SUPPLIED MATERIAL Start Marker

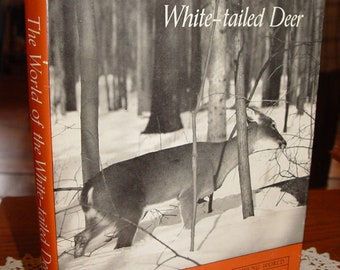 The World of the White-Tailed Deer by Leonard Lee Rue III 1962 ~ Sporting Nature Photography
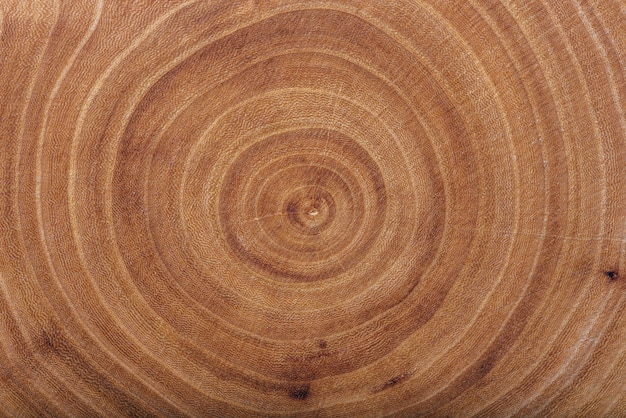 Ash wood slab texture with annual rings, background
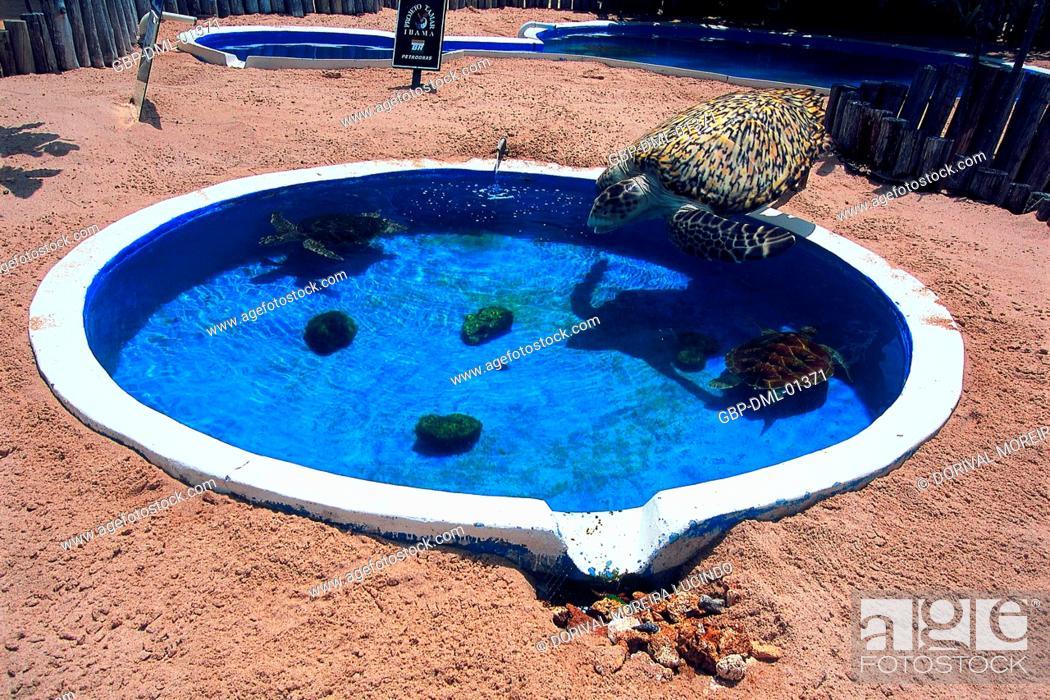 Turtles, Swimming Pool, Forte Beach, S.J. da Mata, Bahia ...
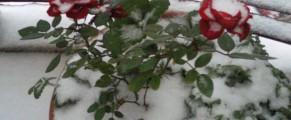 Trandafirul meu, luat prin surprindere, normal, de subita iarna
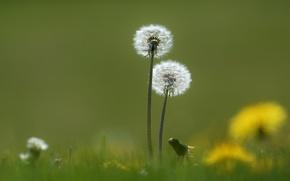 Wallpaper dandelions, spring, nature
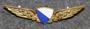 Siivet, Zürich lentokenttäpoliisi. v3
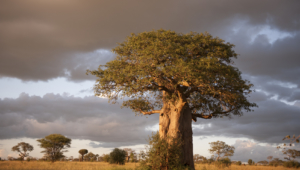 Baobab Wallpaper For Laptop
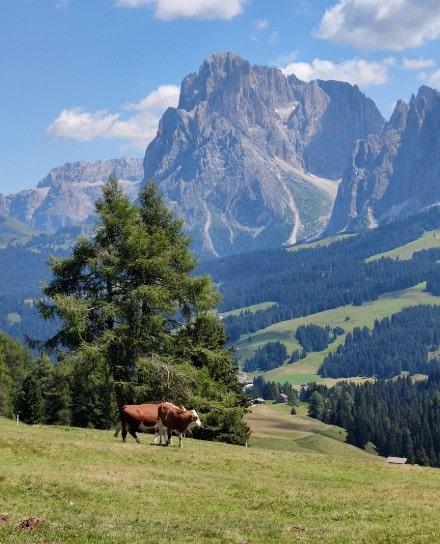 alpe-di-suisi-idilico-paisaje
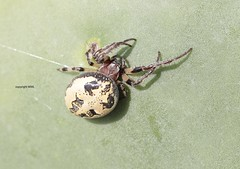 Maltese  Larinioides suspicax (Phil Arachno) Tags: malta europe spider spinne arachnida chelicerata mellieha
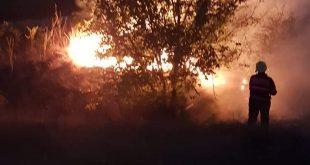 Incendiu de vegetație uscată în municipiul Vaslui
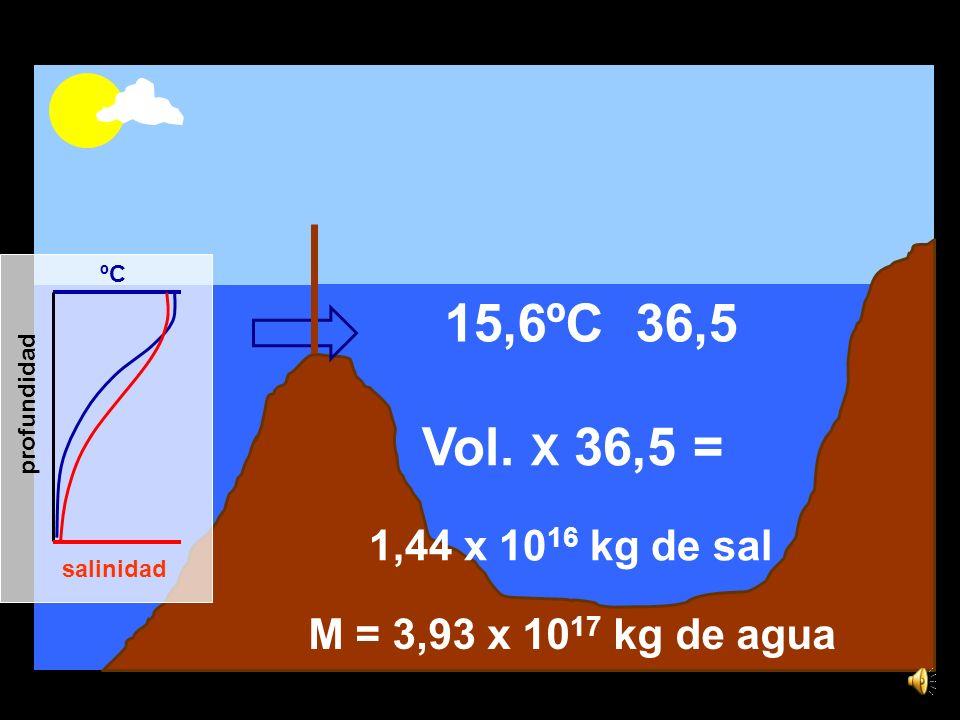 ºC salinidad profundidad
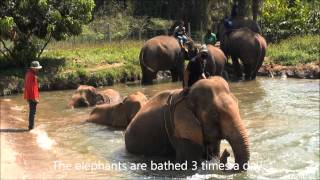 Baan Chang Elefant Reservat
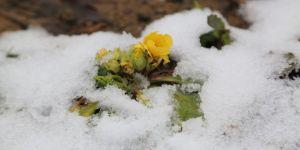 'Baharın müjdecisi' kardelen ve çiğdemler erken çiçek açtı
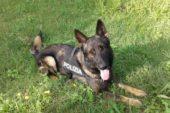 """La Polizia a """"La Fattoria in Fortezza"""" con i cani"""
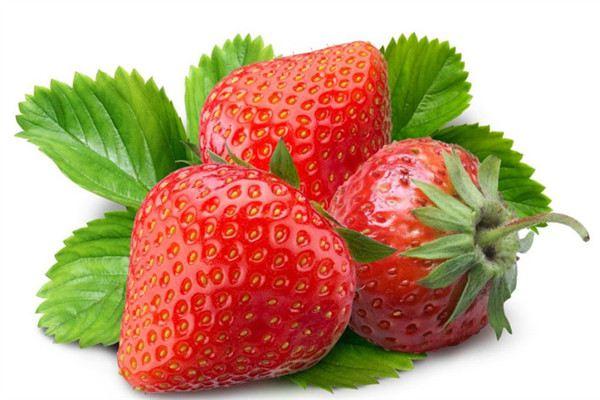 草莓的常见品种
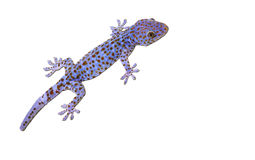 Tokay Gecko. Large Tokay Gecko isolated on white background royalty free stock photo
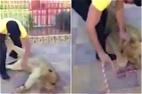 沙特母狮遭男子殴打虐待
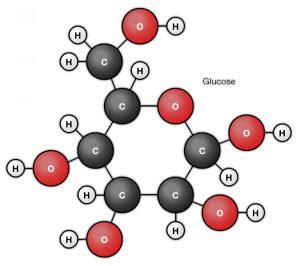 Gula Anggur Glucolin Glukosa pengertian glukosa usaha321 net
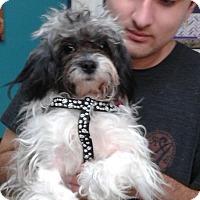 Adopt A Pet :: Sorbet - Thousand Oaks, CA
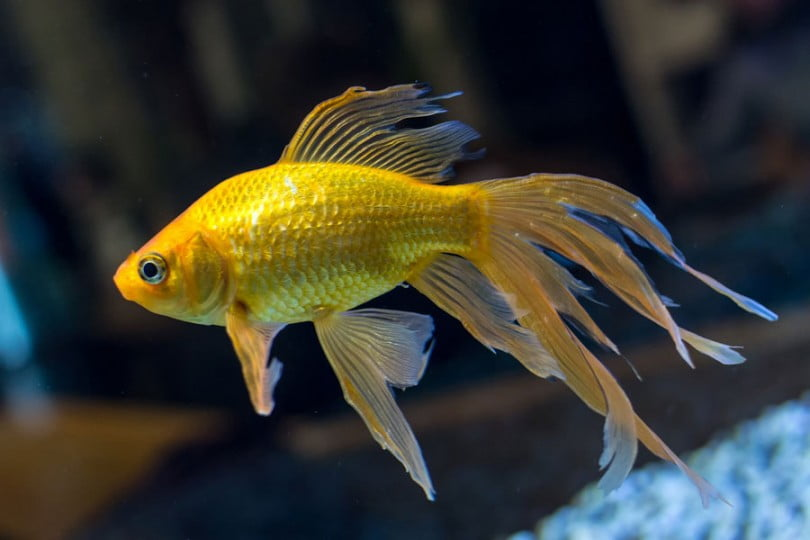 Nằm mơ thấy cá vàng đánh số mấy, có điềm báo như thế nào?
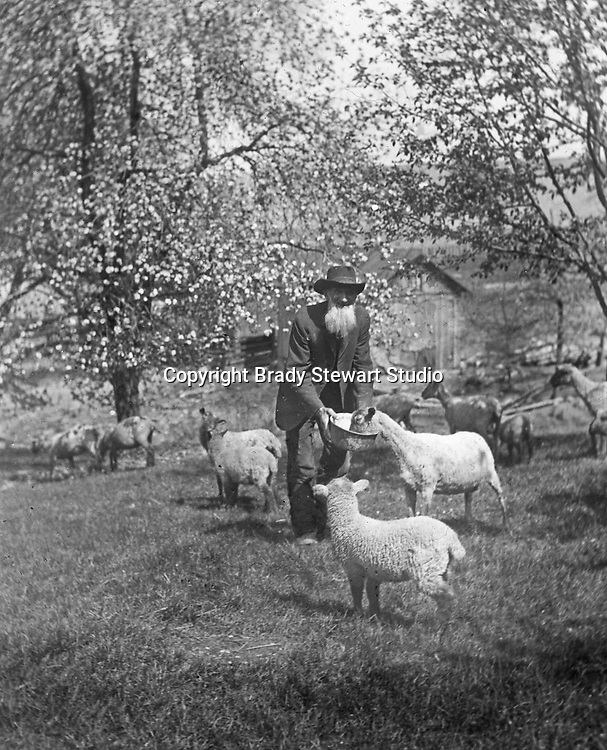 Jerome ID: A Sheep Herder feeding the flock - 1910.  Brady Stewart and three friends went to Idaho on a lark from 1909 thru early 1912. As part of the Mondell Homestead Act, they received a land grant of 160 acres north of the Snake River.  For 2 ½  years, Brady Stewart photographed the adventures of farming along with the spectacular landscapes.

SUPPLIED MATERIAL End Marker

**EXERCISE PROMPT**
Where the line with "alpe-di-suisi-idilico-paisaje" appears, begin there and transcribe exactly through the last line of the data, leaving all pictures aside.

**RESULT FOR THIS EXERCISE**
 alpe-di-suisi-idilico-paisaje
 Maltese  Larinioides suspicax (Phil Arachno) Tags: malta europe spider spinne arachnida chelicerata mellieha
 Incendiu de vegetație uscată în municipiul Vaslui
 ºC salinidad profundidad
 Baan Chang Elefant Reservat
 'Baharın müjdecisi' kardelen ve çiğdemler erken çiçek açtı
 """La Polizia a """"La Fattoria in Fortezza"""" con i cani"""
 草莓的常见品种
 Tokay Gecko. Large Tokay Gecko isolated on white background royalty free stock photo
 沙特母狮遭男子殴打虐待
 Gula Anggur Glucolin Glukosa pengertian glukosa usaha321 net
 Adopt A Pet :: Sorbet - Thousand Oaks, CA
 Nằm mơ thấy cá vàng đánh số mấy, có điềm báo như thế nào?
 Jerome ID: A Sheep Herder feeding the flock - 1910.  Brady Stewart and three friends went to Idaho on a lark from 1909 thru early 1912. As part of the Mondell Homestead Act, they received a land grant of 160 acres north of the Snake River.  For 2 ½  years, Brady Stewart photographed the adventures of farming along with the spectacular landscapes.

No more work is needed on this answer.